BACKGROUND AND OBJECTIVE: Mexiletine and propafenone are often used concomitantly and are metabolized by the same cytochrome P450 isozymes, namely CYP2D6, CYP1A2, and probably CYP3A4. Our objective was to study the potential pharmacokinetic and electrophysiological interactions between mexiletine and propafenone. METHODS: Fifteen healthy volunteers, 8 extensive metabolizers and 7 poor metabolizers of CYP2D6, received oral doses of mexiletine 100 mg two times daily from day 1 to day 8 and oral doses of propafenone 150 mg two times daily from day 5 to day 12. Interdose studies were performed at steady-state on mexiletine alone (day 4), mexiletine plus propafenone (day 8), and propafenone alone (day 12). RESULTS: In subjects in the extensive metabolizer group, coadministration of propafenone decreased oral clearances of R-(-)-mexiletine (from 41+/-11 L/h to 28+/-7 L/h) and S-(+)-mexiletine (from 43+/-15 L/h to 29+/-11 L/h) to an extent such that these values were no longer different between the extensive and the poor metabolizer groups. Propafenone coadministration also decreased partial metabolic clearances of mexiletine to hydroxymethylmexiletine, p-hydroxymexiletine, and m-hydroxymexiletine in extensive metabolizers by 71%, 67%, and 73%, respectively.
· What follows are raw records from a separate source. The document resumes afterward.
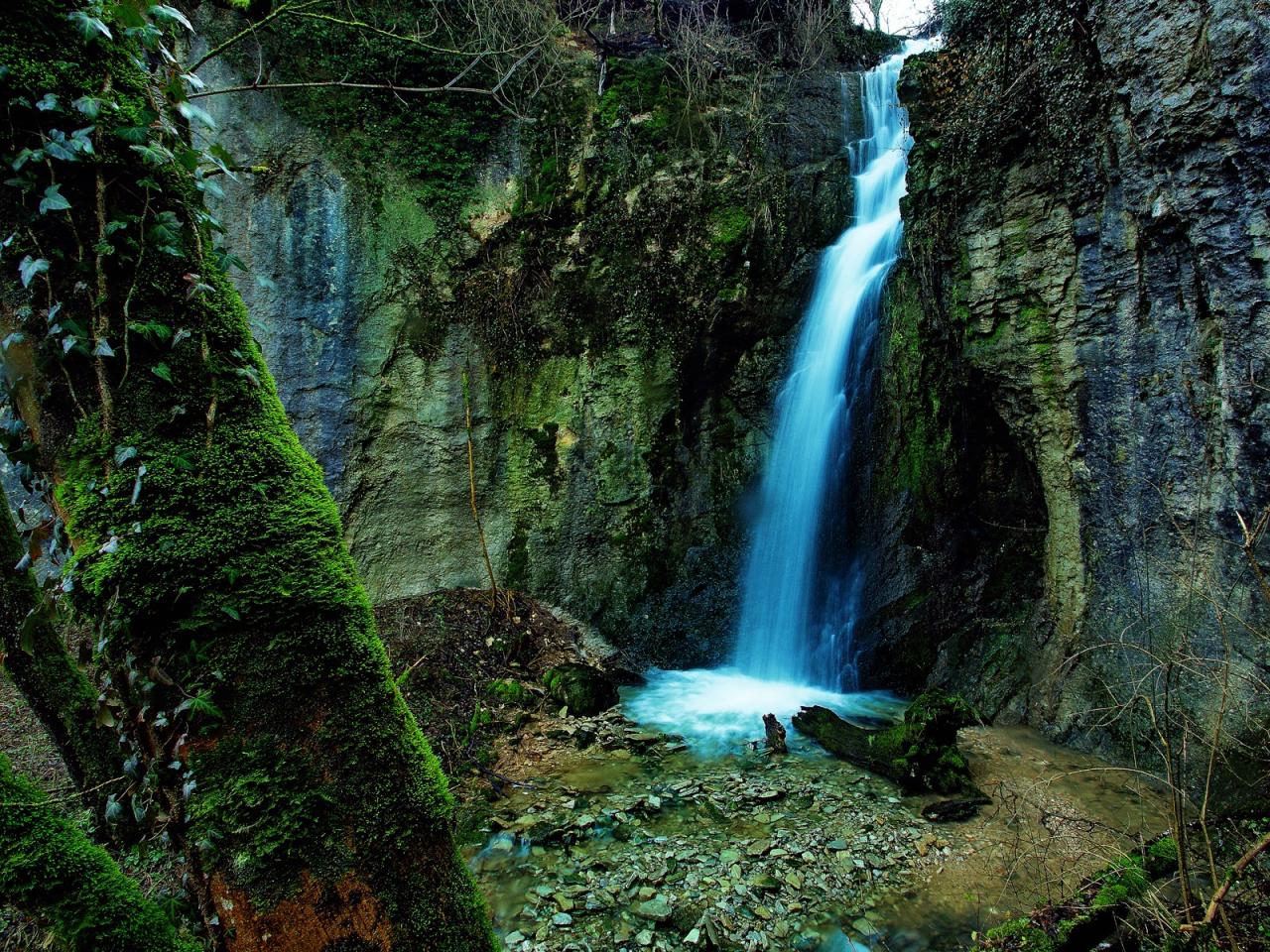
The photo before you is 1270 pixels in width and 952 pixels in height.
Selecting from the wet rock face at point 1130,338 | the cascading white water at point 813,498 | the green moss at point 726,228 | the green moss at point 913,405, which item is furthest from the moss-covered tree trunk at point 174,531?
the green moss at point 726,228

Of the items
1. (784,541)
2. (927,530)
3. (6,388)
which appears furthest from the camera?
A: (784,541)

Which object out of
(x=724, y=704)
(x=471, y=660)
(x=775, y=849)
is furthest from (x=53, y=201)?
(x=724, y=704)

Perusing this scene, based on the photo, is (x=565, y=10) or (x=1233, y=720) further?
(x=565, y=10)

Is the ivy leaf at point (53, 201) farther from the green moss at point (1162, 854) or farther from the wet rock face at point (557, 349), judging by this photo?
the wet rock face at point (557, 349)

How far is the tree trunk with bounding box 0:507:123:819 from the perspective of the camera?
169cm

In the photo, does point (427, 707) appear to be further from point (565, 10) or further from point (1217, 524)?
point (565, 10)

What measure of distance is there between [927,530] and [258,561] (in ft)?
24.4

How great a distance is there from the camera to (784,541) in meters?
8.41

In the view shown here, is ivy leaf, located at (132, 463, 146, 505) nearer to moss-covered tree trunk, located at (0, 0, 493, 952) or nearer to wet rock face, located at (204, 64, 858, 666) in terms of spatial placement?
moss-covered tree trunk, located at (0, 0, 493, 952)

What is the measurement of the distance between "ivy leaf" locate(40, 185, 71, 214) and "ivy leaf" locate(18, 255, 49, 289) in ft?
0.32

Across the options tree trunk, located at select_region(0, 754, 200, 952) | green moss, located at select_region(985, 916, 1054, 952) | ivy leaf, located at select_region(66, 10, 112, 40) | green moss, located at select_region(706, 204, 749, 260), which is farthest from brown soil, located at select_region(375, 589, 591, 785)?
green moss, located at select_region(706, 204, 749, 260)

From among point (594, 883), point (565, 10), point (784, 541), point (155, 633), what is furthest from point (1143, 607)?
point (565, 10)

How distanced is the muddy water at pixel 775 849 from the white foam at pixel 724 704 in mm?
461

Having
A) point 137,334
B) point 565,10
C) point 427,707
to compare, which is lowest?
point 427,707
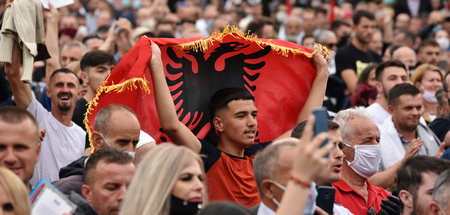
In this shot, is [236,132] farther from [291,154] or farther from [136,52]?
[291,154]

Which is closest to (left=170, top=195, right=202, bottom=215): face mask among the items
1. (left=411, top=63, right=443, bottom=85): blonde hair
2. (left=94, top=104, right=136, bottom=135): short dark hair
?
(left=94, top=104, right=136, bottom=135): short dark hair

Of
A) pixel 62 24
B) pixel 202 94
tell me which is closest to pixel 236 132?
pixel 202 94

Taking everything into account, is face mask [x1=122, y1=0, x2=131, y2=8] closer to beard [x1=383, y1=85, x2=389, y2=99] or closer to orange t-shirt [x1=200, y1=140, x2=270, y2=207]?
beard [x1=383, y1=85, x2=389, y2=99]

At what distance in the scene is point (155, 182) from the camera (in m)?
3.82

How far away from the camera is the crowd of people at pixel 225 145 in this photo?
386 centimetres

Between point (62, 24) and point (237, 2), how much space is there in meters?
6.83

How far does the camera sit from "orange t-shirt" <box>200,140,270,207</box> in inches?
224

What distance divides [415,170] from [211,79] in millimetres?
1985

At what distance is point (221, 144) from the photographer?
606cm

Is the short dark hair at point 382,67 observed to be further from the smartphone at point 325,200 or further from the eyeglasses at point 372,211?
the smartphone at point 325,200

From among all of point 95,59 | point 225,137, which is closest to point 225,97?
point 225,137

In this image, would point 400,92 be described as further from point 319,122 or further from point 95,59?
point 319,122

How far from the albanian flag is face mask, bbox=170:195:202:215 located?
6.29 ft

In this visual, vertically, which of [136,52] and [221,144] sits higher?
[136,52]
In contrast, propafenone did not alter the kinetics of mexiletine enantiomers in subjects in the poor metabolizer group except for a slight decrease in the formation of hydroxymethylmexiletine. Pharmacokinetic parameters of propafenone were not changed during concomitant administration of mexiletine in subjects of either phenotype. Finally, electrocardiographic parameters (QRS duration, QTc, RR, and PR intervals) were not modified during the combined administration of the drugs. CONCLUSION: Propafenone is a potent CYP2D6 inhibitor that may cause an increase in plasma concentrations of coadministered CYP2D6 substrates.